Day 7 of 100 Days Data Science Bootcamp from noob to expert.
GitHub link: Complete-Data-Science-Bootcamp
Main Post: Complete-Data-Science-Bootcamp
Recap Day 6
Yesterday we have studied in detail about Data Visualization using matplotlib and seaborn in Python.
Let's Start
A DBMS (Database Management System) is a software application that interacts with end users, other applications, and the database itself to capture and analyze the data. It is a tool that allows data scientists to store, manage, and retrieve large amounts of structured and unstructured data.
There are different types of DBMSs, such as relational databases, NoSQL databases, and graph databases.

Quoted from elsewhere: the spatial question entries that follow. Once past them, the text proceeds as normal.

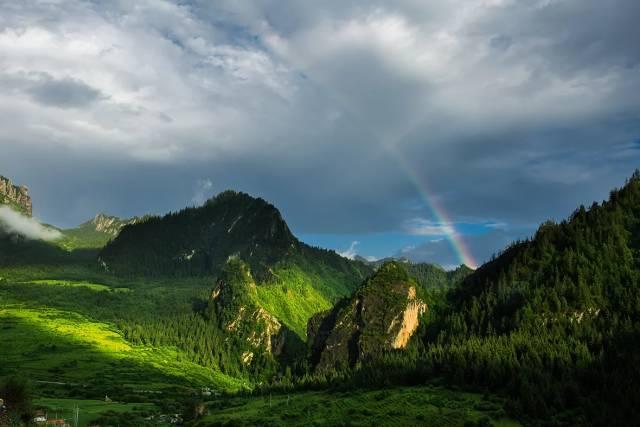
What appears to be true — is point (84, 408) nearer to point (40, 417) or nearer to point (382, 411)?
point (40, 417)

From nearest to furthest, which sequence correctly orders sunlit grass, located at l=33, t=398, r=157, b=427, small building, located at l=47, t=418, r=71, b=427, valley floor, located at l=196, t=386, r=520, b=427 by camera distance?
small building, located at l=47, t=418, r=71, b=427, valley floor, located at l=196, t=386, r=520, b=427, sunlit grass, located at l=33, t=398, r=157, b=427

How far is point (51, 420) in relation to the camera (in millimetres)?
131875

Relational databases, such as MySQL and PostgreSQL, use a structured query language (SQL) to manage data stored in tables with rows and columns. These databases are well-suited for data that can be easily organized into a tabular format and are useful for data warehousing, business intelligence, and other reporting applications.
NoSQL databases, such as MongoDB and Cassandra, are designed to handle large amounts of unstructured data and support different data models, such as document, key-value, and graph. These databases are useful for big data and real-time applications, such as real-time analytics, social media, and gaming.

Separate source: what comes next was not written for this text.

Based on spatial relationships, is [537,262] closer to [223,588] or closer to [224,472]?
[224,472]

Graph databases, such as Neo4j and Amazon Neptune, are used to store and query data in a graph format, where nodes and edges represent entities and relationships. These databases are useful for applications that involve complex relationships, such as fraud detection, recommendation systems, and social network analysis.
In data science, the choice of DBMS depends on the type and volume of data, the complexity of the relationships among data, and the performance and scalability requirements of the application.

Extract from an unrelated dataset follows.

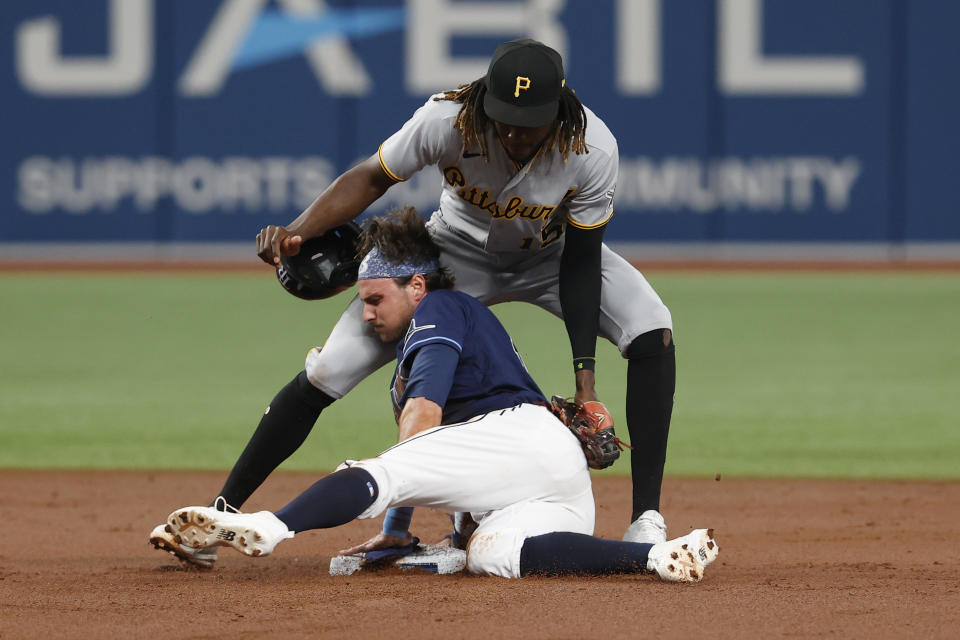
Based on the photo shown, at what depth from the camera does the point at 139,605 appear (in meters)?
3.42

In this article we will study in detail Relational databases
Basic Understanding
A relational database is a type of database that organizes data into tables, with each table consisting of rows and columns.
Tables
: A table is a collection of related data that is organized into rows and columns. Each table has a unique name that identifies it within the database. For example, a table named "customers" might contain information about all the customers of a company, with each row representing a different customer and each column representing a different piece of information about that customer, such as name, address, and phone number.Columns
: A column is a vertical set of values in a table and it has a name and a data type. Each column represents a specific attribute of the data in the table, such as "customer_name" or "customer_address". For example, in a table named "customers", the columns could be "customer_id", "customer_name", "customer_address", "customer_phone_number", "customer_email" etc.Rows
: A row is a horizontal set of values in a table and it represents a single record or tuple in the table. Each row represents a unique instance of the data in the table, such as a specific customer. For example, in a table named "customers", a row could represent a single customer with values such as "1" for the "customer_id", "John Doe" for the "customer_name", "123 Main St" for the "customer_address", "555-555-5555" for the "customer_phone_number" and "johndoe@gmail.com" for the "customer_email"Primary keys
: A primary key is a column or set of columns in a table that uniquely identify each row in the table. Each table can have only one primary key, and it is used to enforce the integrity of the data and create relationships with other tables. For example, in a table named "customers" the "customer_id" column might be the primary key, because it is unique for each customer and can be used to identify a specific customer in the table.Foreign keys
: A foreign key is a column or set of columns in a table that refers to the primary key of another table. It is used to create relationships between tables and enforce referential integrity. For example, in a table named "orders" that contains information about customer orders, the "customer_id" column might be a foreign key that refers to the primary key "customer_id" in the "customers" table.Indexing
: Indexing is the process of creating a separate data structure that allows for faster searching and sorting of data in a table. Indexes can be created on one or more columns in a table to improve the performance of queries that search for specific data. For example, if you frequently search for customers by their last name, you might create an index on the "customer_name" column in the "customers" table to speed up those searches.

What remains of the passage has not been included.